Previous studies show that respiratory viruses such as influenza and SARS pose a major threat to global health, yet antiviral drugs have been difficult to develop. In addition, treating potential pandemic viral strains is problematic because of the many unknowns about the pathogenesis of infection. This is thought to be because the drug-development process requires the ability to identify specific host factors that are necessary for viral growth and virulence that could also be potential drug targets. The prevailing approach for studying gene expression profiles is limited in its ability to identify these multiple targets for broad-spectrum antiviral therapeutics. This standard, single-cohort approach increases the risk of confounding factors on gene expression profiles from the specific tissue, technologies, demographics, and inclusion criteria of the respective studies which can mask the broad pathways used by multiple viruses to establish infection.
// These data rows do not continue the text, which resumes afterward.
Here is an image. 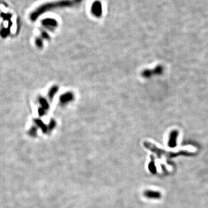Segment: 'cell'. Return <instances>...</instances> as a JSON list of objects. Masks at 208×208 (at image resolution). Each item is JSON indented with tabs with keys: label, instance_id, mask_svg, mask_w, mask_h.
<instances>
[{
	"label": "cell",
	"instance_id": "obj_15",
	"mask_svg": "<svg viewBox=\"0 0 208 208\" xmlns=\"http://www.w3.org/2000/svg\"><path fill=\"white\" fill-rule=\"evenodd\" d=\"M42 38H43V39H49L50 38L49 34H48L47 33H46V32H44V31L42 32Z\"/></svg>",
	"mask_w": 208,
	"mask_h": 208
},
{
	"label": "cell",
	"instance_id": "obj_6",
	"mask_svg": "<svg viewBox=\"0 0 208 208\" xmlns=\"http://www.w3.org/2000/svg\"><path fill=\"white\" fill-rule=\"evenodd\" d=\"M38 101L41 106V107L43 108L45 110H47L49 109L50 105L46 98L43 96H39L38 98Z\"/></svg>",
	"mask_w": 208,
	"mask_h": 208
},
{
	"label": "cell",
	"instance_id": "obj_3",
	"mask_svg": "<svg viewBox=\"0 0 208 208\" xmlns=\"http://www.w3.org/2000/svg\"><path fill=\"white\" fill-rule=\"evenodd\" d=\"M34 121L35 124H36V125L40 128V129L43 132L46 133L47 131V130H48L47 126L40 119L35 118L34 120Z\"/></svg>",
	"mask_w": 208,
	"mask_h": 208
},
{
	"label": "cell",
	"instance_id": "obj_4",
	"mask_svg": "<svg viewBox=\"0 0 208 208\" xmlns=\"http://www.w3.org/2000/svg\"><path fill=\"white\" fill-rule=\"evenodd\" d=\"M58 89H59L58 86H57L56 85L53 86L51 87H50V88L49 89V90L48 91V94H47L50 101H52V100L53 99V98L54 97V95L58 92Z\"/></svg>",
	"mask_w": 208,
	"mask_h": 208
},
{
	"label": "cell",
	"instance_id": "obj_5",
	"mask_svg": "<svg viewBox=\"0 0 208 208\" xmlns=\"http://www.w3.org/2000/svg\"><path fill=\"white\" fill-rule=\"evenodd\" d=\"M144 195L149 198H155L158 199L161 198V195L159 192L154 191H146L144 192Z\"/></svg>",
	"mask_w": 208,
	"mask_h": 208
},
{
	"label": "cell",
	"instance_id": "obj_13",
	"mask_svg": "<svg viewBox=\"0 0 208 208\" xmlns=\"http://www.w3.org/2000/svg\"><path fill=\"white\" fill-rule=\"evenodd\" d=\"M56 126V122L54 119H50V121L49 122V124L47 126V128L49 130L51 131L53 130L55 127Z\"/></svg>",
	"mask_w": 208,
	"mask_h": 208
},
{
	"label": "cell",
	"instance_id": "obj_1",
	"mask_svg": "<svg viewBox=\"0 0 208 208\" xmlns=\"http://www.w3.org/2000/svg\"><path fill=\"white\" fill-rule=\"evenodd\" d=\"M74 99V95L72 92H66L60 95L59 100L60 102L62 105L67 104Z\"/></svg>",
	"mask_w": 208,
	"mask_h": 208
},
{
	"label": "cell",
	"instance_id": "obj_2",
	"mask_svg": "<svg viewBox=\"0 0 208 208\" xmlns=\"http://www.w3.org/2000/svg\"><path fill=\"white\" fill-rule=\"evenodd\" d=\"M177 132L176 131H172L170 134L169 140L168 142V145L170 147H174L176 146V139L177 136Z\"/></svg>",
	"mask_w": 208,
	"mask_h": 208
},
{
	"label": "cell",
	"instance_id": "obj_8",
	"mask_svg": "<svg viewBox=\"0 0 208 208\" xmlns=\"http://www.w3.org/2000/svg\"><path fill=\"white\" fill-rule=\"evenodd\" d=\"M141 75L144 78H149L153 75V73L152 70L146 69L142 72Z\"/></svg>",
	"mask_w": 208,
	"mask_h": 208
},
{
	"label": "cell",
	"instance_id": "obj_10",
	"mask_svg": "<svg viewBox=\"0 0 208 208\" xmlns=\"http://www.w3.org/2000/svg\"><path fill=\"white\" fill-rule=\"evenodd\" d=\"M38 128L35 126H32L28 131V134L31 136H35L36 135Z\"/></svg>",
	"mask_w": 208,
	"mask_h": 208
},
{
	"label": "cell",
	"instance_id": "obj_12",
	"mask_svg": "<svg viewBox=\"0 0 208 208\" xmlns=\"http://www.w3.org/2000/svg\"><path fill=\"white\" fill-rule=\"evenodd\" d=\"M35 44L36 46L37 47H38L39 49H42L43 48V40L41 38H38L35 39Z\"/></svg>",
	"mask_w": 208,
	"mask_h": 208
},
{
	"label": "cell",
	"instance_id": "obj_14",
	"mask_svg": "<svg viewBox=\"0 0 208 208\" xmlns=\"http://www.w3.org/2000/svg\"><path fill=\"white\" fill-rule=\"evenodd\" d=\"M38 114H39V116H40V117H42V116H43L44 114H45V113H46V110L43 109V108H42V107H39V109H38Z\"/></svg>",
	"mask_w": 208,
	"mask_h": 208
},
{
	"label": "cell",
	"instance_id": "obj_9",
	"mask_svg": "<svg viewBox=\"0 0 208 208\" xmlns=\"http://www.w3.org/2000/svg\"><path fill=\"white\" fill-rule=\"evenodd\" d=\"M148 169H149L150 171L152 173H156V168H155V166L154 158H152V157H151V162H150V164L148 165Z\"/></svg>",
	"mask_w": 208,
	"mask_h": 208
},
{
	"label": "cell",
	"instance_id": "obj_7",
	"mask_svg": "<svg viewBox=\"0 0 208 208\" xmlns=\"http://www.w3.org/2000/svg\"><path fill=\"white\" fill-rule=\"evenodd\" d=\"M43 24L46 27H54L57 25V23L54 20H46L43 21Z\"/></svg>",
	"mask_w": 208,
	"mask_h": 208
},
{
	"label": "cell",
	"instance_id": "obj_11",
	"mask_svg": "<svg viewBox=\"0 0 208 208\" xmlns=\"http://www.w3.org/2000/svg\"><path fill=\"white\" fill-rule=\"evenodd\" d=\"M153 75H160L162 72V67L160 65L157 66L154 69L152 70Z\"/></svg>",
	"mask_w": 208,
	"mask_h": 208
}]
</instances>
The current study identifies 396 human genes whose expression changes in a consistent pattern that reveals the presence of a viral infection; the pattern of changes, which they call the meta-virus signature, occurs in a range of viruses and is distinct from the pattern of gene expression in healthy people or in people with bacterial infections and is also present before a person has clear symptoms of infection.
The current study first looked at changes in gene expression in a set of publicly available data. Results show that in blood samples from 205 people infected with a flu, cold or respiratory syncytial virus, 396 genes were identified whose expression changed in the same way during all three types of infections, with an increase in the expression of 161 genes and a decrease in the expression of 235 genes. Data findings show the same pattern in a larger group of blood and tissue cell samples from 2,939 people consisting of healthy controls and those infected with a diverse array of pathogens, including viruses such as SARS coronavirus, enterovirus and adenovirus, as well as bacteria such as Escherichia coli, Staphylococcus aureus, Streptococcus pneumoniae and Salmonella.
Results show that the meta-virus signature identified individuals with an active viral infection and also those who were incubating one. By studying blood samples taken every eight hours for five days, the group identified the meta-virus signature pattern waving a red infection flag up to 24 hours before the first symptoms. The team state that the individual’s gene expression signature changed before they became sick, so they could predict up to 24 hours before who was going to show symptoms. They go on to note that their data also revealed that the meta-virus signature signal, the one indicating any virus, began first and a few hours later, the more-specific influenza meta-signature signal began in people with the flu.
The researchers also carried out three independent studies of flu vaccine recipients, judged to have responded to vaccination by other measures, and who also displayed the 11-gene influenza meta-signature; with nonrespondents showing no influenza meta-signature response. The lab state that, to their knowledge, no one has found the immune response that turns on in both the vaccination response and in actual infections. They conclude that their paper demonstrates for the first time a ‘transcriptional signature’ that can be used as a proxy for whatever immune mechanism is induced by both vaccination and infection and that they have identified the common signature that links infection and vaccination.
The team surmise that theoretically the meta-virus signature could be used clinically to distinguish viral from bacterial infections to determine if an antibiotic should be prescribed, and they have funding to develop such a test. For the future, the researchers state that the long-term goal is to find broad-spectrum antiviral drugs, much like the broad-spectrum antibiotics that have saved so many people from deadly bacterial infections.